Каждый год, с первого по тридцатое сентября, она снимала у нас двадцать восьмой номер, самый красивый, с балконом и видом на канал. Когда она приехала к нам впервые, она была с мужчиной, которого я плохо помню, разве что она была безумно в него влюблена. Как раз в тот год родители стали поручать мне разносить еду по комнатам. Она прикрывала его одеялом, улыбаясь мне. Из номера они почти не выходили. Через год она вернулась одна. Вся в черном, с виду такая же влюбленная, и опять заказывала на двоих. На третье утро она меня пригласила меня позавтракать вместе с ней. И мы разговорились. Она дала мне два романа, которые перевернули мою жизнь: «Тома-самозванец» Кокто и «Сильву» Веркора. В одной истории — обманщик, прочертивший на своей ладони вторую линию жизни. В другой — лисица, обернувшаяся женщиной на глазах у охотника, который собирался ее убить; он оставляет ее в своем доме, занимается ее воспитанием и влюбляется в нее. Только в кого он влюблен: в женщину, которой стала лисица, или в лисицу, которая продолжает жить в ней?

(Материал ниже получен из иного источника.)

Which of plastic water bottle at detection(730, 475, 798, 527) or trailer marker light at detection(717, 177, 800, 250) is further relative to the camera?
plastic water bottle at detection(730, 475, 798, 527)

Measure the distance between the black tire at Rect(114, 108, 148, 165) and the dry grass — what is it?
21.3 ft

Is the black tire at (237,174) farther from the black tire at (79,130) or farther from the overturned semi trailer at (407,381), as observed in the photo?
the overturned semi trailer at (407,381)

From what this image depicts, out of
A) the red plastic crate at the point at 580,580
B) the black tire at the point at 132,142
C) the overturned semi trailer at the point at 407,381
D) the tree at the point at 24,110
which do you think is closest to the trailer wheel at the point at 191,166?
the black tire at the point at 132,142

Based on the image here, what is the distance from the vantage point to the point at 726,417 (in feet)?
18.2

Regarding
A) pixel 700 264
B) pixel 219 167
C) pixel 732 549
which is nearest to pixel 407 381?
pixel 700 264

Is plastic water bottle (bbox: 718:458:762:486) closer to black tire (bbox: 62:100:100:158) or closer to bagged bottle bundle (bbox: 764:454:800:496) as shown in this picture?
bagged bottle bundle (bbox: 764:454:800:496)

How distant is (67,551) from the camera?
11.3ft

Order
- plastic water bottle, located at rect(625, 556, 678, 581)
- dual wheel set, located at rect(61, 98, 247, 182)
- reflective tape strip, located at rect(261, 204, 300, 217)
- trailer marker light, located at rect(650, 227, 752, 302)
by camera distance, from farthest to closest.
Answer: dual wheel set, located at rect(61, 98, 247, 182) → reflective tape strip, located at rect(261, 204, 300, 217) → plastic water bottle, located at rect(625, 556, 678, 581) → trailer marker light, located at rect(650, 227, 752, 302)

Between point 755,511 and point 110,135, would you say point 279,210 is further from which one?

На следующий год благодаря ей я прочитала Генри Миллера, Бальзака, Гомера, Дидро, Фелисьена Марсо… И вот так, книжка за книжкой, все то время, пока ее не было, до того момента, когда моим родителям вздумалось отремонтировать отель. И переделать номера. Все поменять, модернизировать, «привести в нормальный вид». Приехав, Н. не узнала места, где каждый сентябрь поминала утраченную любовь. Она уехала на следующий же день и больше не появлялась, не писала мне, не подавала признаков жизни. Три года я только и делала, что преклоняюсь пред этой женщиной, так ценила ее дружбу, любовь, читала, чтобы понравиться ей, жила от сентября до сентября, а она, оказывается, приезжала сюда только из-за комнаты. Ради комнаты, возвращавшей ей воспоминания, в которых мне, официантке, места не было. Нет, я преувеличиваю. Она отвела мне малюсенькую роль в своей жизни — роль гусеницы, которую можно превратить в бабочку. Мысль о том, что я перестала существовать для нее, стоило родителям сломать декорации, мысль о том, что они тем самым сломали и мою жизнь, долго мешала мне полюбить кого-то другого. Но, как сказал Брель, ко всему привыкаешь.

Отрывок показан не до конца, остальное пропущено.